BRIEF
Express everything from the line containing "Of the pine" down to the last line of the entries as a Markdown table with the columns Row and Line. Number each row and leave out blank lines.

LISTED RECORDS
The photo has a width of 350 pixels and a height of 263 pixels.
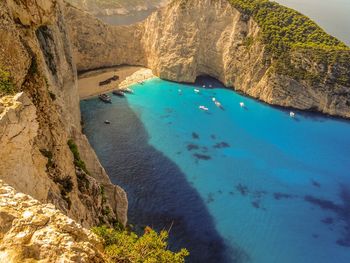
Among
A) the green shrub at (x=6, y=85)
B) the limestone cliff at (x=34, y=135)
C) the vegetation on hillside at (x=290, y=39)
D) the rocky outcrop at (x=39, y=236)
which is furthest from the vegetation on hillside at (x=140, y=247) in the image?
the vegetation on hillside at (x=290, y=39)

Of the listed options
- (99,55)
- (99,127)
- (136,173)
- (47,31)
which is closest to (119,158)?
(136,173)

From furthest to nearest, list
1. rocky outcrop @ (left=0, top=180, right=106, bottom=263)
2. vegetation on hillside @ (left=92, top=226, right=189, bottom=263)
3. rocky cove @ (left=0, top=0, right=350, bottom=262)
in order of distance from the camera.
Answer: rocky cove @ (left=0, top=0, right=350, bottom=262) < vegetation on hillside @ (left=92, top=226, right=189, bottom=263) < rocky outcrop @ (left=0, top=180, right=106, bottom=263)

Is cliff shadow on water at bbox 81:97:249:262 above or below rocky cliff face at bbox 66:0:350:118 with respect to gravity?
below

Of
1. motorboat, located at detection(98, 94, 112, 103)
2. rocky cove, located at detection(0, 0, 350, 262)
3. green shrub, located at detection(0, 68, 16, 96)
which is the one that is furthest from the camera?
motorboat, located at detection(98, 94, 112, 103)

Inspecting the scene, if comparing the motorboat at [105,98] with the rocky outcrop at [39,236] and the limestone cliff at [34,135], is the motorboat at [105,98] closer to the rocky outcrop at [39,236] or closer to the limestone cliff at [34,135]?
the limestone cliff at [34,135]

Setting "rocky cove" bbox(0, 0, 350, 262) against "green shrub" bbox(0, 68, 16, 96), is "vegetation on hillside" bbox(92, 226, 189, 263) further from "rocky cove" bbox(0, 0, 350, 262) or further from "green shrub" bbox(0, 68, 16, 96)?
"green shrub" bbox(0, 68, 16, 96)

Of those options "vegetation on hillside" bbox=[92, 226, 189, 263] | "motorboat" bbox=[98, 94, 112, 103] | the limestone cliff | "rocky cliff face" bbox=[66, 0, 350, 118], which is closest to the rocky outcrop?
"vegetation on hillside" bbox=[92, 226, 189, 263]
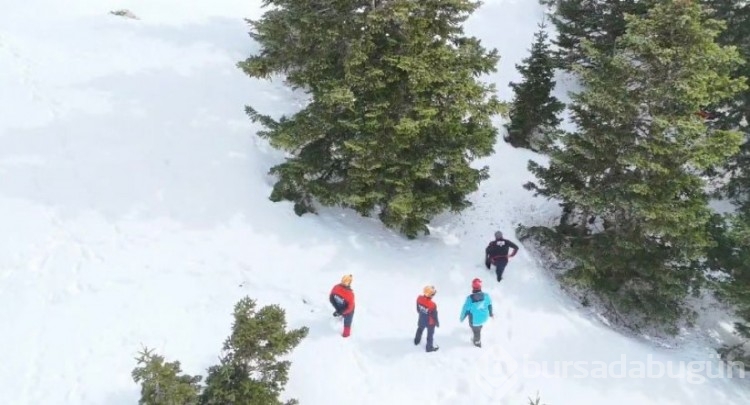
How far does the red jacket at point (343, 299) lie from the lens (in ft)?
37.6

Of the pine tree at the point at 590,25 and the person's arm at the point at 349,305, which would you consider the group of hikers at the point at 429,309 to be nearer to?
the person's arm at the point at 349,305

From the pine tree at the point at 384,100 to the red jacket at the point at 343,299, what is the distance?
118 inches

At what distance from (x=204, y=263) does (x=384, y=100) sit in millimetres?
6170

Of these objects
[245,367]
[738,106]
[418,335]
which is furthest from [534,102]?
[245,367]

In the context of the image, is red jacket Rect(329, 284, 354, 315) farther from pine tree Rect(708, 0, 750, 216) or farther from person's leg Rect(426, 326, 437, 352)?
pine tree Rect(708, 0, 750, 216)

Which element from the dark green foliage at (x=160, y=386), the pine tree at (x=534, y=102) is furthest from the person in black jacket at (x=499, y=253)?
the dark green foliage at (x=160, y=386)

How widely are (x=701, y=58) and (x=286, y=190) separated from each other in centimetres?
1082

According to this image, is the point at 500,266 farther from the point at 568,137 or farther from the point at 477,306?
the point at 568,137

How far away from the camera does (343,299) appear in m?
11.4

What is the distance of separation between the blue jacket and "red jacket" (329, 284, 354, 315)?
2.56m

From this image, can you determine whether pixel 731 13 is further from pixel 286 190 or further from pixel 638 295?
pixel 286 190

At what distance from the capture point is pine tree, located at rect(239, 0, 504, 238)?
13.5 m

WRITTEN ANSWER
| Row | Line |
|---|---|
| 1 | Of the pine tree at the point at 590,25 and the person's arm at the point at 349,305, which would you consider the group of hikers at the point at 429,309 to be nearer to? |
| 2 | the person's arm at the point at 349,305 |
| 3 | From the pine tree at the point at 384,100 to the red jacket at the point at 343,299, what is the distance? |
| 4 | 118 inches |
| 5 | At what distance from (x=204, y=263) does (x=384, y=100) sit in millimetres? |
| 6 | 6170 |
| 7 | Of these objects |
| 8 | [245,367] |
| 9 | [738,106] |
| 10 | [418,335] |
| 11 | which is furthest from [534,102]? |
| 12 | [245,367] |
| 13 | In the context of the image, is red jacket Rect(329, 284, 354, 315) farther from pine tree Rect(708, 0, 750, 216) or farther from person's leg Rect(426, 326, 437, 352)? |
| 14 | pine tree Rect(708, 0, 750, 216) |
| 15 | Which element from the dark green foliage at (x=160, y=386), the pine tree at (x=534, y=102) is furthest from the person in black jacket at (x=499, y=253)? |
| 16 | the dark green foliage at (x=160, y=386) |
| 17 | How widely are (x=701, y=58) and (x=286, y=190) separated from each other in centimetres? |
| 18 | 1082 |
| 19 | According to this image, is the point at 500,266 farther from the point at 568,137 or farther from the point at 477,306? |
| 20 | the point at 568,137 |
| 21 | How far away from the camera does (343,299) appear in m? |
| 22 | 11.4 |
| 23 | What is the distance of separation between the blue jacket and "red jacket" (329, 284, 354, 315)? |
| 24 | 2.56m |
| 25 | From this image, can you determine whether pixel 731 13 is further from pixel 286 190 or further from pixel 638 295? |
| 26 | pixel 286 190 |
| 27 | At what distance from the capture point is pine tree, located at rect(239, 0, 504, 238)? |
| 28 | 13.5 m |